Hemophilia in any part of the world is a challenge, but controlling hemophilia in rural India is even more so. Many patients travel over one hundred kilometers to come to Mangalagiri for a check-up or a factor infusion. Srikanth, a young boy, regularly travels 300 kilometers by himself round trip to receive factor infusions, despite the pain of his joint bleeds. The journey, via public bus, takes a total of at least eight hours. The public transport infrastructure proves to be a further obstacle. Mr. Jameer travels one hour each way by bus every day to come to the chapter. Coming in late one rainy day he declares, “Every bus was full. I had to wait for seven buses for a place to sit.”

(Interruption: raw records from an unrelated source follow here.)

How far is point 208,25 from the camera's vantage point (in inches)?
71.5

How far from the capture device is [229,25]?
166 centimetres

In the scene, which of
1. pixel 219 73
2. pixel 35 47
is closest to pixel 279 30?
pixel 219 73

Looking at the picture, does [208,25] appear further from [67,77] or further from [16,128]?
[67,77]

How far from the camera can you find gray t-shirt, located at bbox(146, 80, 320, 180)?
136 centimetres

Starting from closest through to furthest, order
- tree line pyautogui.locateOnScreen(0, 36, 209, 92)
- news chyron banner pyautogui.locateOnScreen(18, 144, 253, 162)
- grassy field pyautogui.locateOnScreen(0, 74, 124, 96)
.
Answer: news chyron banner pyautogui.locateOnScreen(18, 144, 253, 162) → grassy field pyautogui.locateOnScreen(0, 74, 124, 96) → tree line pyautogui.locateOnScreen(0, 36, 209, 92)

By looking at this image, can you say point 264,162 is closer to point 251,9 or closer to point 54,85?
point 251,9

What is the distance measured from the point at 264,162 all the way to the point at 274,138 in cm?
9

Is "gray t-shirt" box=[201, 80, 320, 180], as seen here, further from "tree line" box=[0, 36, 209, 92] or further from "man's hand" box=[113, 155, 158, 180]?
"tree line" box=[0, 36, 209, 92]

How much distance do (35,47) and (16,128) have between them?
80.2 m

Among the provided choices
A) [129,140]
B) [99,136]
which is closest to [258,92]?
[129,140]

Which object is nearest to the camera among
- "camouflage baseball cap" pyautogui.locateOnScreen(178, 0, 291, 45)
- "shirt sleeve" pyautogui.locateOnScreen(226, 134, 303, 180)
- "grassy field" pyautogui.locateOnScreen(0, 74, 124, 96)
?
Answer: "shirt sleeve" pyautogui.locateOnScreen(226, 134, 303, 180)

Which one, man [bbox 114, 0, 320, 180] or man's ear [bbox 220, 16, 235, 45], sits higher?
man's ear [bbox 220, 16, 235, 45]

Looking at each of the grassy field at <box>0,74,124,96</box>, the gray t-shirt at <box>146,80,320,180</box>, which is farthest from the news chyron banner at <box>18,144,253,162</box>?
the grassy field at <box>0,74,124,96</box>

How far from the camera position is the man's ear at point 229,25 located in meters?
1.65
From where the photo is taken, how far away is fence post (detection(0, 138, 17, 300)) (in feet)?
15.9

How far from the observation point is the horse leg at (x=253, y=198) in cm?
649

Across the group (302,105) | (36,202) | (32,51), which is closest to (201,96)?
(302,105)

Every year, the Vijayawada chapter registers about thirty new hemophilia patients, performing the diagnosis in their own lab. The lab was started in 2003 and uses basic materials and methods. Late one evening a new patient comes in due to an unstoppable bleed following a tonsil removal ten days before (despite three blood transfusions). He has never had any past medical histories of bleeds, or a family history of hemophilia. After the lab test procedure, where clinic staff members drew their own blood to be used as the normal control, the boy was found to be factor VIII deficient, a Hemophilia A patient. In addition, due to the rudimentary blood-screening techniques at many hospitals, there will be a window period of six months before he will know whether or not he was infected with either Hepatitis B or C from the transfusions. Many times, due to the necessity of the transfusion, the blood is given before the screening process is completed. The percentage of hepatitis-infected patients at the Vijayawada chapter is lower than the national average because when possible, vaccinations are given free of charge to the sufferers. The cost usually comes from Dr. Prasad’s pocket. Of Vijaywada chapter’s 477 current members, 300 have been vaccinated by the chapter.

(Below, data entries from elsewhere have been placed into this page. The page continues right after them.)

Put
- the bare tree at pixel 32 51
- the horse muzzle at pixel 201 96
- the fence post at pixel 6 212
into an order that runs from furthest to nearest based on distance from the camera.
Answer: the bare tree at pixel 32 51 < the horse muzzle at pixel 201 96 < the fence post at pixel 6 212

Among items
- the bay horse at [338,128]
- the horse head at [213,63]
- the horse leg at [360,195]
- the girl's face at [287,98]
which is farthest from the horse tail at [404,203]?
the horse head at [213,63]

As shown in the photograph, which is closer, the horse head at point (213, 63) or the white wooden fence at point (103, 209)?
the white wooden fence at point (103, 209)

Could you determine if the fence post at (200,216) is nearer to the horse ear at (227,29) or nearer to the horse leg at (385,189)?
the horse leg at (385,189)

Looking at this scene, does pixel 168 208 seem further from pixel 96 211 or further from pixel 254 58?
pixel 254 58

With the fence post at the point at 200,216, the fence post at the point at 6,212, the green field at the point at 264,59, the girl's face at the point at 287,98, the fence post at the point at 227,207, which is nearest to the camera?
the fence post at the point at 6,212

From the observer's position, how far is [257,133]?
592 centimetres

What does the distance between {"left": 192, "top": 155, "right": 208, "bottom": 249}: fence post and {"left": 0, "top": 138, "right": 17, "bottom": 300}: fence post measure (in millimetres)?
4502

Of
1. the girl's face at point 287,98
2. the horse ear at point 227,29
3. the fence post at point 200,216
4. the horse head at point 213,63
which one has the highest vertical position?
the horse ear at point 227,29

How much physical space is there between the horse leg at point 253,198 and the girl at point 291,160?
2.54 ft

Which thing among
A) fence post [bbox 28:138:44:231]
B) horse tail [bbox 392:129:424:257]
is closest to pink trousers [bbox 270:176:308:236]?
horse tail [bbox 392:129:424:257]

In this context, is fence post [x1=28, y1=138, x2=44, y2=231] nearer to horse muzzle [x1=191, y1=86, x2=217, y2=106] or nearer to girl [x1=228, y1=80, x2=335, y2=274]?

In addition to help from the HFI, there is a little aid from the Indian government, but not much. Of the 75,000,000 people in Andhra Pradesh, only an estimated 7,000 are affected with hemophilia, according to Dr. Prasad. Therefore, there is little incentive for vote-seeking politicians to lobby for the cause. Most hemophilia chapters feel that the only way the factor crisis will be solved is through more help from the government. Other countries, such as Switzerland, Sweden, and the Netherlands buy or produce the factor in bulk and supply it to their citizens. Due to numerous lobbies from chapters (“The government does not listen, but we lobby them every year” Mr. Jameer says), the government is slowly beginning to pay attention. As of July 18th, 2008, the state government of Andhra Pradesh – the location of five HFI chapters - has included hemophilia treatment under the Aarogyasri plan, a healthcare scheme aimed to help alleviate healthcare costs for those below the poverty line. The Aarogyasri scheme, however, only gives $1,600 to sufferer families to use for the entire family’s medical expenses, so usually only a small amount of the fund can be put aside for hemophilia treatment. Nevertheless, some help is better than none. The effectiveness of the recent Aarogyasri plan still remains to be seen.

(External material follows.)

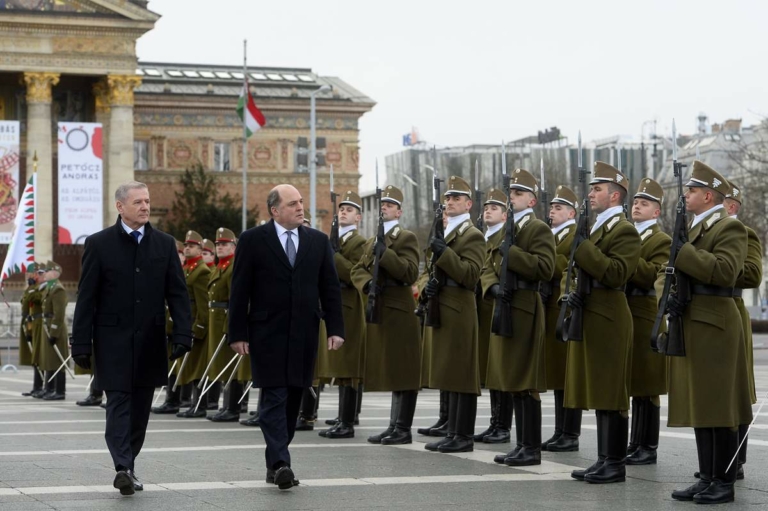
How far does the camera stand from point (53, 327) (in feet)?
69.3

In the meantime, HFI chapters, such as the Vijayawada chapter continue to provide invaluable services to its patients, both to those who can afford treatment and to those who cannot. Praneeth came back two days later with a gum bleed due to a loose tooth. Immediately, he was given two infusions, sent to a volunteer dentist (a friend of Dr. Prasad’s), and, when he came back again in the middle of that same night because he would not stop bleeding, there was somebody there to give him another dose of factor. None of the clinic staff or Dr. Prasad receives compensation from the sufferer families. Mr. Jameer tells me, “Without Dr. Prasad and HFI, all 400 of us at this chapter would be gone.” It is such dedication to service and true humanitarian spirit that make the HFI Vijayawada chapter a life-saving success story.